Remember also the workaround I found, above ...
As far as I can tell, really nothing changed in the handshake protocol side of things, between tag:spark_6
and later versions. Thus it seems that the only real change relating to this SOS problem was the compiler version. (tag:spark_7 onwards will not build with that older compiler, due to errors around a missing include file relating to atomic RAM access -- or something.)
Thus, my greatest current suspicion is that there's something going on with atomic RAM access (or failure to be so) which was introduced with the latest compiler and/or some code somewhere to take advantage of that new feature. OR, that issue could be merely coincidental. But why does the problem sudden;y crop up when the later compiler is used (and needed) when there's no apparent changes to the protocols involved, themselves?

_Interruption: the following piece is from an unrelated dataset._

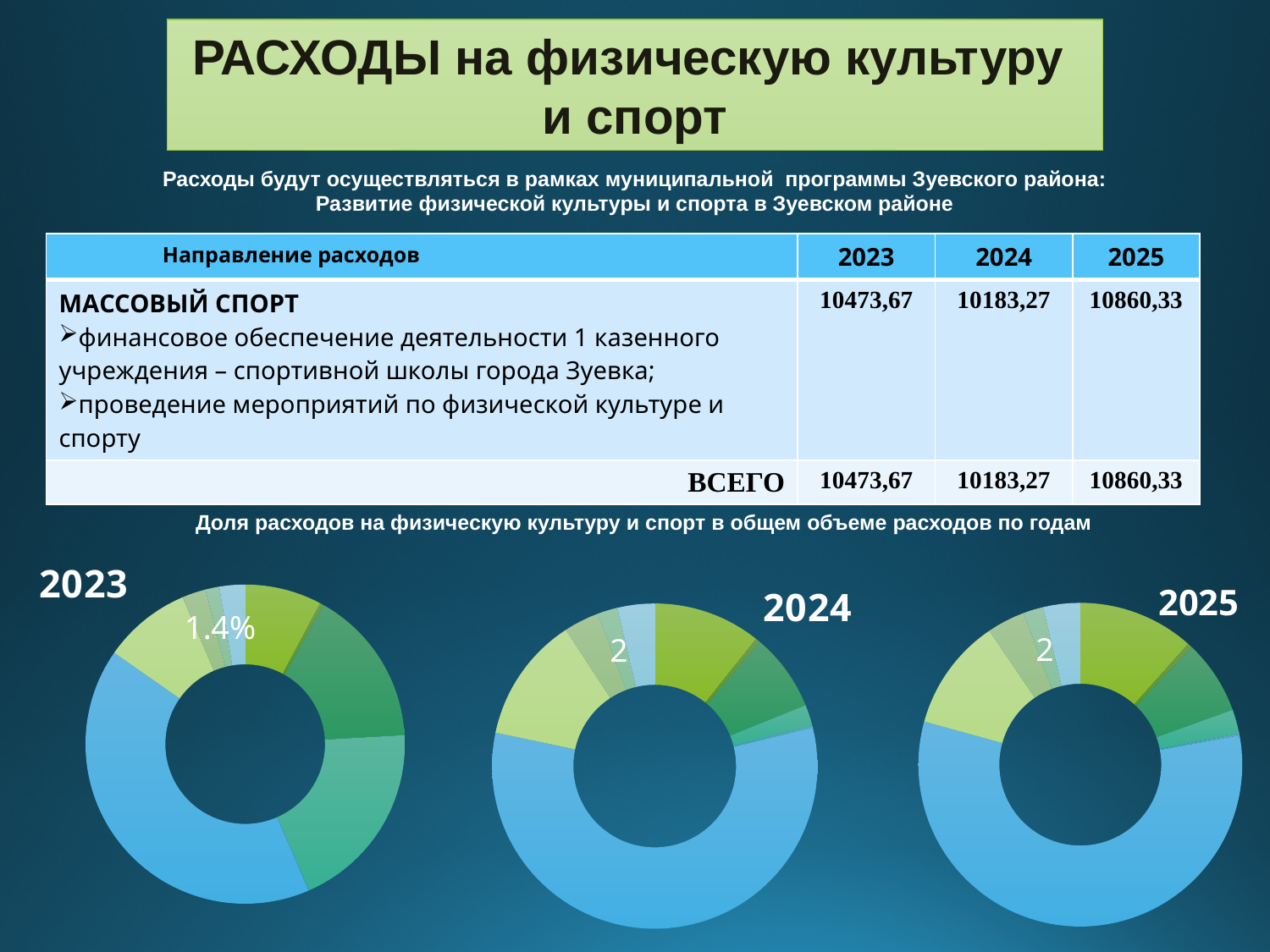
What kind of chart is used to show the share of expenditure on physical culture and sport by year? doughnut (pie) chart In the 2024 doughnut chart, is the labelled slice (marked 2) larger or smaller than the big blue slice? smaller In the 2023 doughnut chart, what percentage is printed as the data label on the light green slice? 1.4% In the 2023 doughnut chart, is the slice labelled 1.4% the largest or one of the smallest slices? one of the smallest How many doughnut charts are shown on the slide? 3 Which years are the three doughnut charts labelled with? 2023, 2024, 2025 What is the title printed above the three doughnut charts? Доля расходов на физическую культуру и спорт в общем объеме расходов по годам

I'm beginning to suspect the multicast presence announcement issue means this is related to this thread:
http://community.spark.io/t/simple-udp-program-breaks-the-core/4791/56?u=dave
I have tested that using all the latest master branch for the 3 repo and the latest master for spark-server works well.
You might want to update everything and test again or I will be happy to help troubleshoot.
@dave, during my test, having a 50us delay between each sendto ()
for multicast will not cause SOS
EDIT: @Dave, @kennethlimcp ... ignore this. Something went wrong with my git pulls
. The latest master DOES appear to have fixed the local cloud issue, after all!
Whilst I do not doubt that you have, is it not also true that you could not replicate this SOS problem on your hardware in the first place?
I have double-checked everything. My results are correct.
Yes i am able to replicate the SOS problem.
So the question is, you are saying that you are getting SOS still with all the latest fix?
EDIT: @Dave, @kennethlimcp ... ignore this post. Something went wrong with my git pulls
. The latest master DOES appear to have fixed the local cloud issue, after all!
That's very interesting.
EDIT: Meaningless nonsense removed by its author.
EDIT: @kennethlimcp … ignore this post. Something went wrong with my git pulls
. The latest master DOES appear to have fixed the local cloud issue, after all!
EDIT: Embarrassing, time wasting nonsense removed by original author.
@Dave, @kennethlimcp, et al …
The latest master branch (as at 2014-08-29 NZT) HAS fixed the local cloud fault on my set-up, contrary to my errant claims above.
I am utterly perplexed as to what happened, but somehow my git pulls (several of them, earlier) didn’t actually get the latest version, until this last one this afternoon. I thought the latest pull grabbed a shiny new commit, since just earlier today. But according to GitHub, the last commit was nine (9) freaken days ago. I’m very confused and embarrassed … but also very happy that the problem has been resolved! My reputation in tatters … and not for the first time! LOL
Thanks guys.
EDIT: This is also with my locally compiled core-firmware, using the latest ARM-GCC v2014q2. So that entire line of reasoning I had from before can be put to rest. Thank goodness, because it was just getting too crazy!
Huzzah! I’m very happy to see this fixed, in any case Thanks for all the troubleshooting and testing!